**RECORDS FOR THE TASK**
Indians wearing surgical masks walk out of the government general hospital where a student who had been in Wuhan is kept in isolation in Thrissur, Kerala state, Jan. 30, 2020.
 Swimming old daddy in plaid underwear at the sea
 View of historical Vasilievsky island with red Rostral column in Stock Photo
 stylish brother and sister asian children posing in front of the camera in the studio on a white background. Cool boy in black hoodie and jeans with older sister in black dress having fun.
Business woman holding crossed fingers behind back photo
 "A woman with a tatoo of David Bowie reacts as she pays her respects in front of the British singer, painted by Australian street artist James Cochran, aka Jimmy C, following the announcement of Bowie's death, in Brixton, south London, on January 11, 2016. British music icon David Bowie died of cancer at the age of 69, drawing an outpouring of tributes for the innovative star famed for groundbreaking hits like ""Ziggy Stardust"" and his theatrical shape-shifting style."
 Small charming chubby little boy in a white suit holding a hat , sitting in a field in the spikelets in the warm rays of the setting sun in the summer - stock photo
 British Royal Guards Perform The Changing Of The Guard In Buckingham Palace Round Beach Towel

**THE TASK**
Among the lines of the data, identify those with the word "white". Copy each of them.

**EXERCISE RESPONSE**
 stylish brother and sister asian children posing in front of the camera in the studio on a white background. Cool boy in black hoodie and jeans with older sister in black dress having fun.
 Small charming chubby little boy in a white suit holding a hat , sitting in a field in the spikelets in the warm rays of the setting sun in the summer - stock photo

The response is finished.